### Recorded data
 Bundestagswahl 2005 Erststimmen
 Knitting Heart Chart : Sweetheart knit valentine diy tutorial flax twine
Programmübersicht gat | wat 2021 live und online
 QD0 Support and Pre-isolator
---
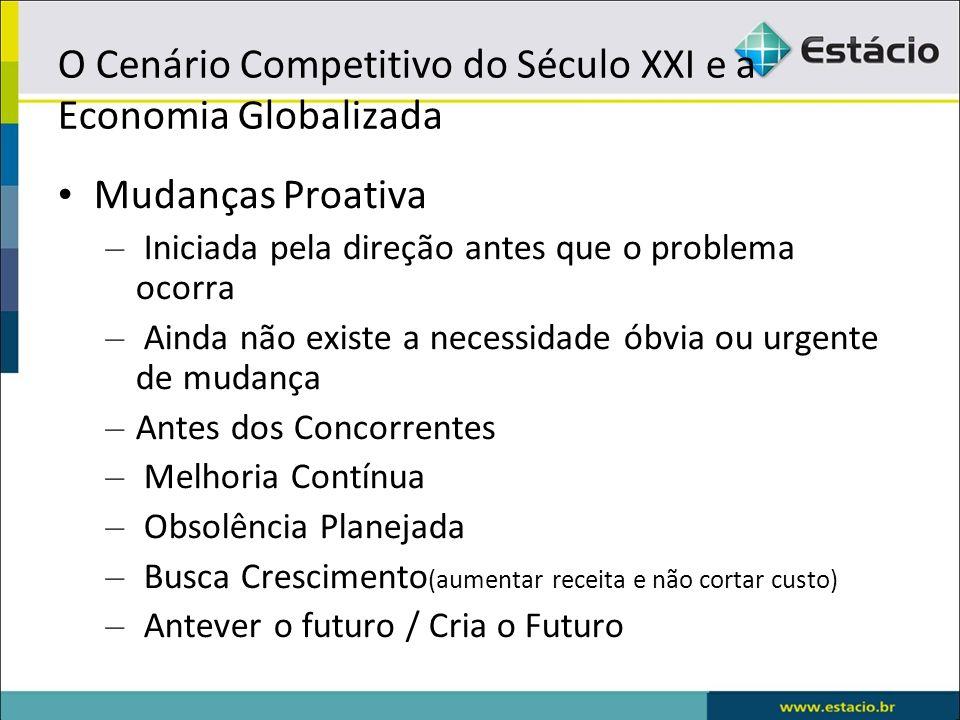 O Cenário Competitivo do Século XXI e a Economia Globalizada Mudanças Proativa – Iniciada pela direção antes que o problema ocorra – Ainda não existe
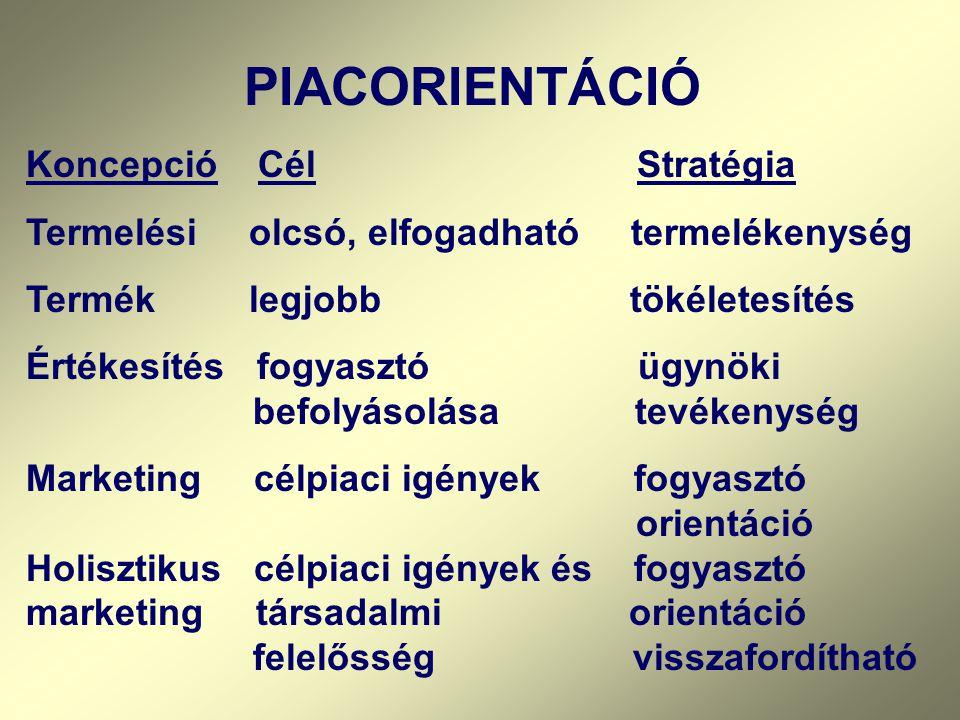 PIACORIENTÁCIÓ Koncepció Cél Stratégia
==
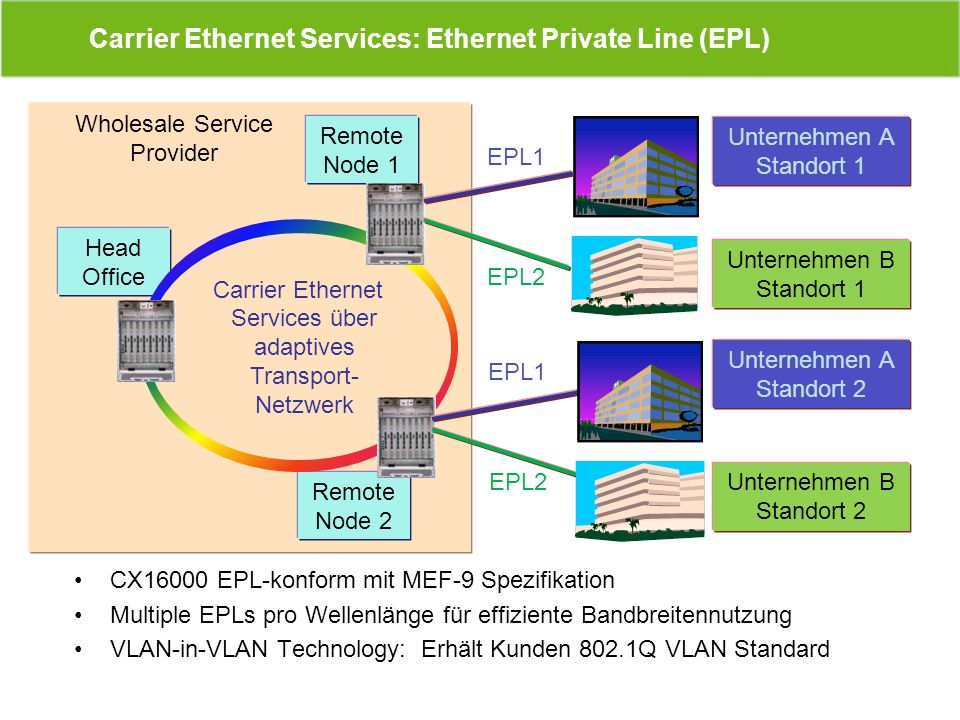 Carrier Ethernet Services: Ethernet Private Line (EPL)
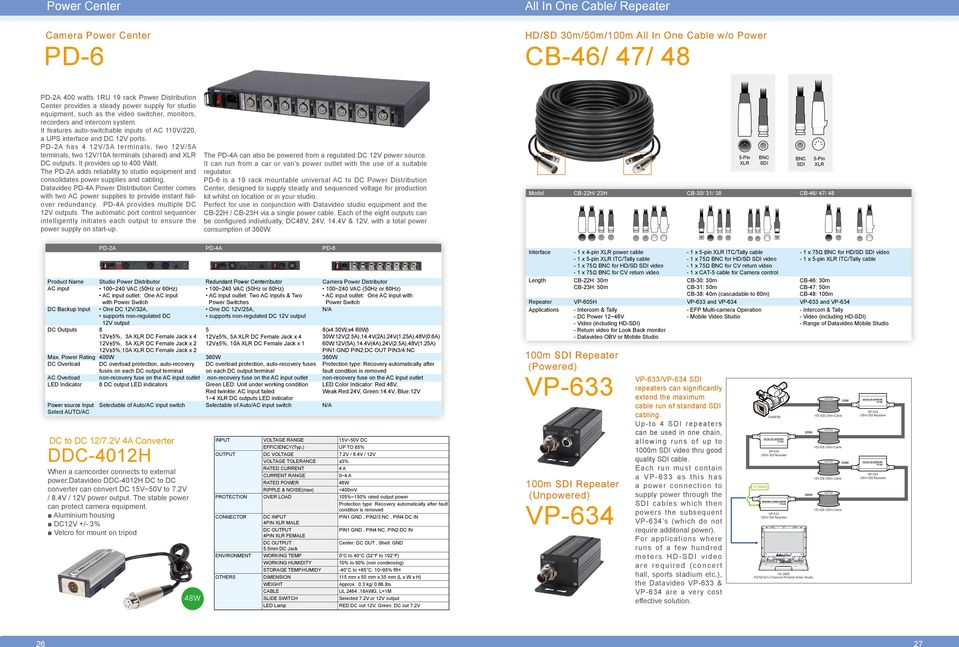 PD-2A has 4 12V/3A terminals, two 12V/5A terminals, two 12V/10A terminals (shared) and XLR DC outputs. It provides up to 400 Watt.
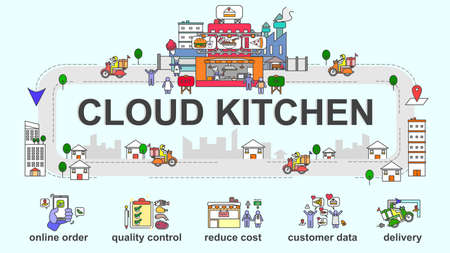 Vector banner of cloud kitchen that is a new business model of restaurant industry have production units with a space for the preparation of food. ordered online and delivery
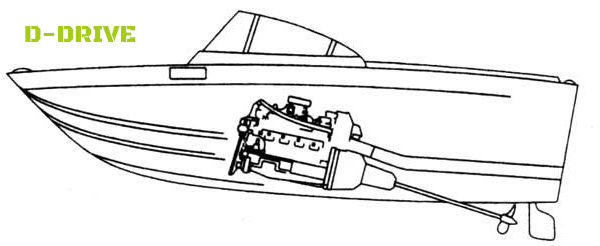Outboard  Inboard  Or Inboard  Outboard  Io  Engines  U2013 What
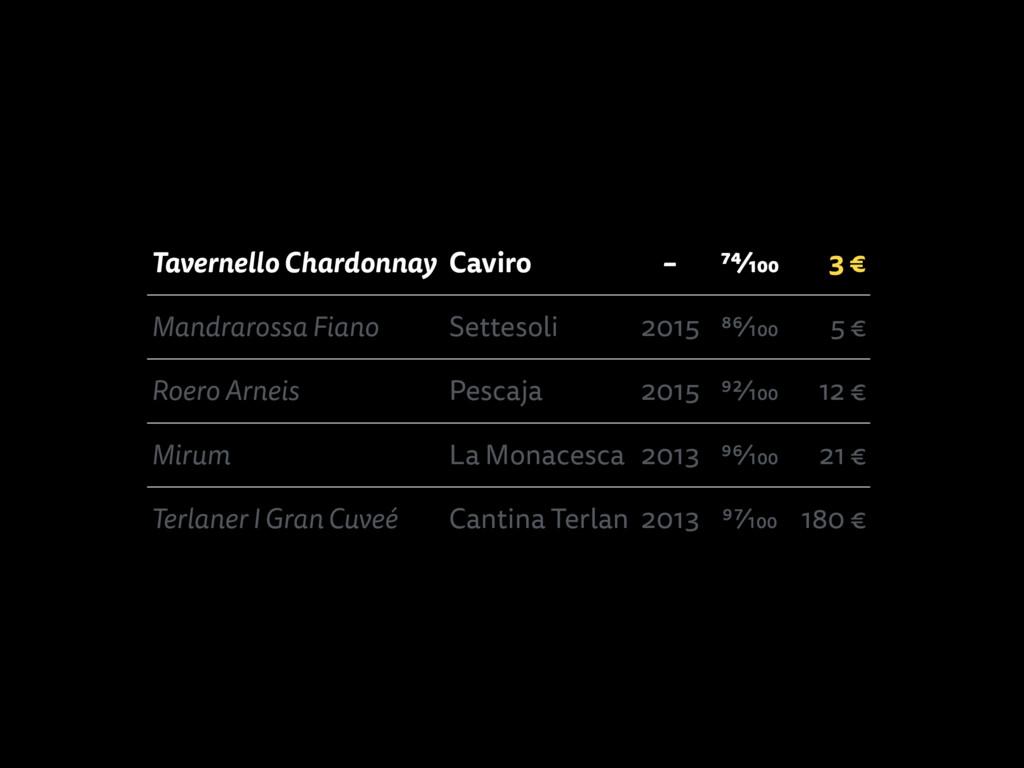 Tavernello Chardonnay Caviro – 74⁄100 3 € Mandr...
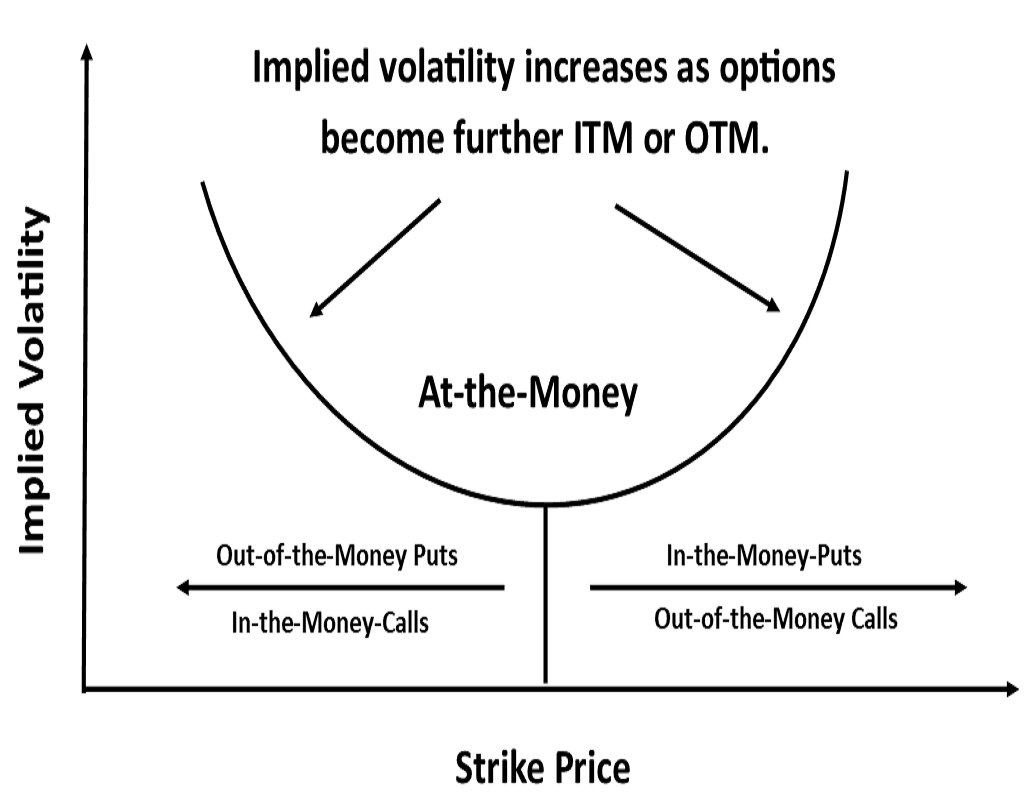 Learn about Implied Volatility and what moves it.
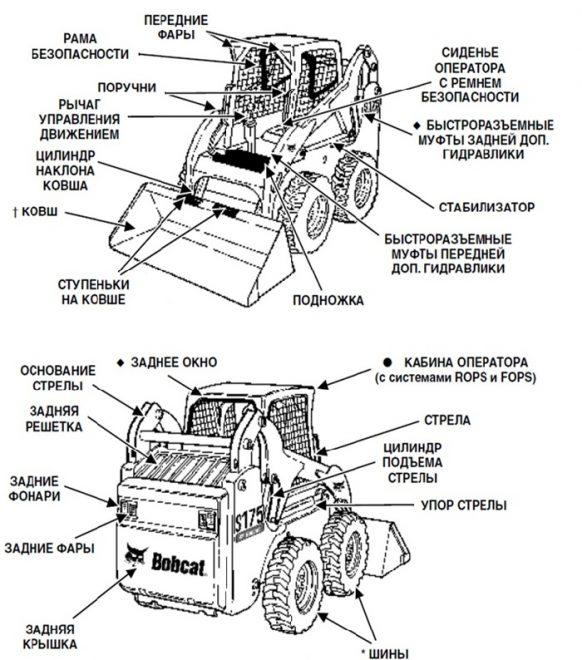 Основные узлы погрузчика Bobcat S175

### What you have to do
Lines wanted from the listing above: the line with "Bundestagswahl 2005 Erststimmen" up to and including the line with "QD0 Support and Pre-isolator". Please write them out exactly, adding nothing else.

### Written answer
 Bundestagswahl 2005 Erststimmen
 Knitting Heart Chart : Sweetheart knit valentine diy tutorial flax twine
Programmübersicht gat | wat 2021 live und online
 QD0 Support and Pre-isolator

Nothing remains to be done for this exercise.